Si Hélène Cathala s’inspire du tarot égyptien pour questionner l’esprit du monde, la découverte et la méditation, ses oracles à elle ont pris une sérieuse profondeur. On s’attendait à voir l’imagerie naïve des prédictions d’un jeu de cartes, on découvre le corps en gestation. Entre l’intention de départ et l’aboutissement de cette création, l’effet perturbateur de ce quintet résume la trajectoire de deux hommes et trois femmes qui offrent la danse comme on aime la voir. Une danse investie des divers matériaux, des différents interprètes.

Exigeante, certes, car c’est une pièce qui n’attend pas l’effet «joli» pour satisfaire. La musique de Francine Ferrer tranche dans le vif de l’inconnu comme si elle avait rejoint d’emblée l’intention secrète de la chorégraphe. Les sons cisaillent le geste, ou, se glissent dans l’interstice du mouvement qui germe, puis se dit, puis s’abandonne à l’attente, à l’ordre ou au désordre. L’espace reste toujours lisible parce que le mystère est présent en filigrane comme pour inviter l’homme au rendez-vous de ses origines.

Il y a dans cette approche une démarche radicale. Déterminée à conduire jusqu’au bout l’impossible parole venue du chaos, Hélène Cathala ne transige pas. A chaque instant de l’exploration, elle coupe dans la chair tout ce qui peut l’empêcher d’être vraie. Et dans la même exigence, la détermination des danseurs réhabite la danse dans son état brut, c’est-à-dire dans la subtile recherche de l’équilibre.
━━━━━━━━━━━━━━━━
● À COMPLÉTER
A) Selon le texte sur la pièce d'Hélène Cathala, combien d'hommes et de femmes composent le quintet ?
B) Prolongez le texte sur la pièce d'Hélène Cathala à partir de sa dernière phrase.

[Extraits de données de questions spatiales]
━━━━━━━━━━━━━━━━
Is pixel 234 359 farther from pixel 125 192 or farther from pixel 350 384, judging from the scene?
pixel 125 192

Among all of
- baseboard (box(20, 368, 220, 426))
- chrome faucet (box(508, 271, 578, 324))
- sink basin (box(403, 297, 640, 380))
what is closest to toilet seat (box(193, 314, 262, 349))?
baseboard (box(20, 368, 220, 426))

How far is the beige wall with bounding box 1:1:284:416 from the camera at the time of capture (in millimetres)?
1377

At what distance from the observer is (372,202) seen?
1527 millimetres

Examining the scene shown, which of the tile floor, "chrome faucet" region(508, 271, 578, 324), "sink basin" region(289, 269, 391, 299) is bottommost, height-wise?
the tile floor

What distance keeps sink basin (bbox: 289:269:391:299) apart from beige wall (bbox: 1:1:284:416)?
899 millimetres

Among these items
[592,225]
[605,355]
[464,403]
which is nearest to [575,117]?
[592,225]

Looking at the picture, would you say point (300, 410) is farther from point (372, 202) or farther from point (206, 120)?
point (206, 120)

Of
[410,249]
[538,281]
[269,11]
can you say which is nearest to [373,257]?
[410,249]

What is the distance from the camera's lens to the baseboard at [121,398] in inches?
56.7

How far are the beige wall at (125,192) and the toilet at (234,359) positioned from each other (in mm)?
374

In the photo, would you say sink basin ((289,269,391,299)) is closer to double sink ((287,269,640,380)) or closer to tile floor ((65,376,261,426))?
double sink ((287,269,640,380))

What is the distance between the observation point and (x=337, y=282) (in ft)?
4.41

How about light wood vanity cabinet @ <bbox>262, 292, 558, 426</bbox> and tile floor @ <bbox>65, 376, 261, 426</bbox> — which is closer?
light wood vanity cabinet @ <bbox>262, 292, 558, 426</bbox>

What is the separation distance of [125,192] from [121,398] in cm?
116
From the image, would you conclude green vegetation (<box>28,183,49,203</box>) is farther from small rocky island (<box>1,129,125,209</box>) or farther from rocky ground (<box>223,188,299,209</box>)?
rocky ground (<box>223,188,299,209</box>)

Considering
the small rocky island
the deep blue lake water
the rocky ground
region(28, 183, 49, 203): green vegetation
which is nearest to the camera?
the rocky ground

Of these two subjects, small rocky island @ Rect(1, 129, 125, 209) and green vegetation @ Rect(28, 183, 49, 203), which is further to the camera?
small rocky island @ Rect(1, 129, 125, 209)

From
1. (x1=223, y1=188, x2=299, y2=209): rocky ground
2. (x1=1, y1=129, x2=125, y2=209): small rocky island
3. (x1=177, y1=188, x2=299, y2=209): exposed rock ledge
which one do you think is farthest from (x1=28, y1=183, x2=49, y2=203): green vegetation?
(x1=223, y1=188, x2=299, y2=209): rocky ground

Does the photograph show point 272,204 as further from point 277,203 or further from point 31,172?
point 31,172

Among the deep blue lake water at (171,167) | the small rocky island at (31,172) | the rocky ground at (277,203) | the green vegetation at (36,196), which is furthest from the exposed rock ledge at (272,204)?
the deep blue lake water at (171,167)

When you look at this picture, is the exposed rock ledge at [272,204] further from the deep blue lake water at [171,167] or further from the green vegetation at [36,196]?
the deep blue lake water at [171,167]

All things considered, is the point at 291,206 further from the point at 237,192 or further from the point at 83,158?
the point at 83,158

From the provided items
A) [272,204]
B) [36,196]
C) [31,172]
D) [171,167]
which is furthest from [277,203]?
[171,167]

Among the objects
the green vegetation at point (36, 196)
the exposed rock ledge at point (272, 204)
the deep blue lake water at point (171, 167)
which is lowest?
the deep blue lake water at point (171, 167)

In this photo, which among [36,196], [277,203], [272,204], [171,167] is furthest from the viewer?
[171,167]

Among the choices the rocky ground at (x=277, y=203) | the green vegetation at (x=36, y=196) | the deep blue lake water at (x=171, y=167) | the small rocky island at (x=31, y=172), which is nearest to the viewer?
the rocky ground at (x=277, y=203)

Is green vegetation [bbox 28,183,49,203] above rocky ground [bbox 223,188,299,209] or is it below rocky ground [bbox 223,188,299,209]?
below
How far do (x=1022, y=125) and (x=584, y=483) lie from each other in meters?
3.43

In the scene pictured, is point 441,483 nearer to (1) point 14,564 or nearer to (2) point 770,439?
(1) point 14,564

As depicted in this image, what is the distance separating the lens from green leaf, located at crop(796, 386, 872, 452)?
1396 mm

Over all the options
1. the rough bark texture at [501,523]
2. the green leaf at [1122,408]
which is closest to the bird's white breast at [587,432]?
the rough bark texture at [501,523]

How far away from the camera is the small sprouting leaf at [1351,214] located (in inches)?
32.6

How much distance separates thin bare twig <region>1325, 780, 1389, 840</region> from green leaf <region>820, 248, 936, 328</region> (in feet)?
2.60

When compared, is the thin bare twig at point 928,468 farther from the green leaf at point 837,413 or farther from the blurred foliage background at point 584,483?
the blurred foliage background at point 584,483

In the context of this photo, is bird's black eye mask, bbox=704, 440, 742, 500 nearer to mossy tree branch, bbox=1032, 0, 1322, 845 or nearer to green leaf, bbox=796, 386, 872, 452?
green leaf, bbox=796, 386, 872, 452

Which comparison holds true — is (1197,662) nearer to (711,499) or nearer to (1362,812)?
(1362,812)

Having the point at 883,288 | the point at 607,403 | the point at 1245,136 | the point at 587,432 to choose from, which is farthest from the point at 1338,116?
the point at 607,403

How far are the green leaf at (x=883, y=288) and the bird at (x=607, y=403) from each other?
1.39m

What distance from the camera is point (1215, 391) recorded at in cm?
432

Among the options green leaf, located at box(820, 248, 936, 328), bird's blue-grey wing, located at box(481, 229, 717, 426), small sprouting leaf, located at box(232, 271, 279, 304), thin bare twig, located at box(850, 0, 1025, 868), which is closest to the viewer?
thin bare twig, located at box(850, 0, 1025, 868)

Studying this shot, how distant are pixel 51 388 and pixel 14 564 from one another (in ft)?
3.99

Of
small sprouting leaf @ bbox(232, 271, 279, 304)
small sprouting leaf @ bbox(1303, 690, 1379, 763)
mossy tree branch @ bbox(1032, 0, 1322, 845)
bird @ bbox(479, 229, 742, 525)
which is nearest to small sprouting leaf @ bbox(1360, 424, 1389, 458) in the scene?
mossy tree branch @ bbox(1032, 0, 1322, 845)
━━━━━━━━━━━━━━━━
● RÉPONSES PAR CONSIGNE
A) Deux hommes et trois femmes.

B)
L’espace s’effondre quand le corps a perdu ses repères ; l’espace se construit quand le corps y propose ses attentes. Toujours à la frange du basculement, l’espace tient sur le fil d’une proposition inattendue qui vient changer le cours des événements. Ce que la danse a trouvé de mieux à explorer, elle le dit en toute simplicité. Quant au corps, il prend la mesure de la fracture qu’impose la lumière quand elle traverse comme un glaive les univers oniriques de l’humain.

Entre la suspension, l’oscillation et le lâché, il y a la sensation de la présence qui redonne tout son sens aux touchés aveugles. Toucher pour situer les repères, toucher pour explorer plus loin les univers indicibles de l’être.

Ainsi, les portés à l’horizontale contrebalancent – comme en architecture – les portés verticaux. Ils conjuguent simultanément la gravité et l’esprit, la chute et l’élévation. Autant de situations paradoxales que la danse décline en toute liberté pour écrire l’humain dans sa riche complexité. Imaginez un instant l’homme à la fois poids massif et papillon évanescent. Imaginez aussi qu’il puisse dans le même temps marcher et s’arrêter, reculer et avancer ; chercher les appuis sur les pieds ou tenter un équilibre sur la tête. Un monde à l’endroit et un monde à l’envers. Une vision cosmique dont les regards croisés refont la synthèse. Ce qui est impossible à dire est possible à danser. De la vision oculaire à la vision rêvée, le nuancier des couleurs d’interprètes recompose tour à tour les individus entre eux ou les déstructure. Passage obligé de l’apprentissage du groupe ; les deux chorégraphes l’avaient déjà fait à merveille dans «Si j’étais toi».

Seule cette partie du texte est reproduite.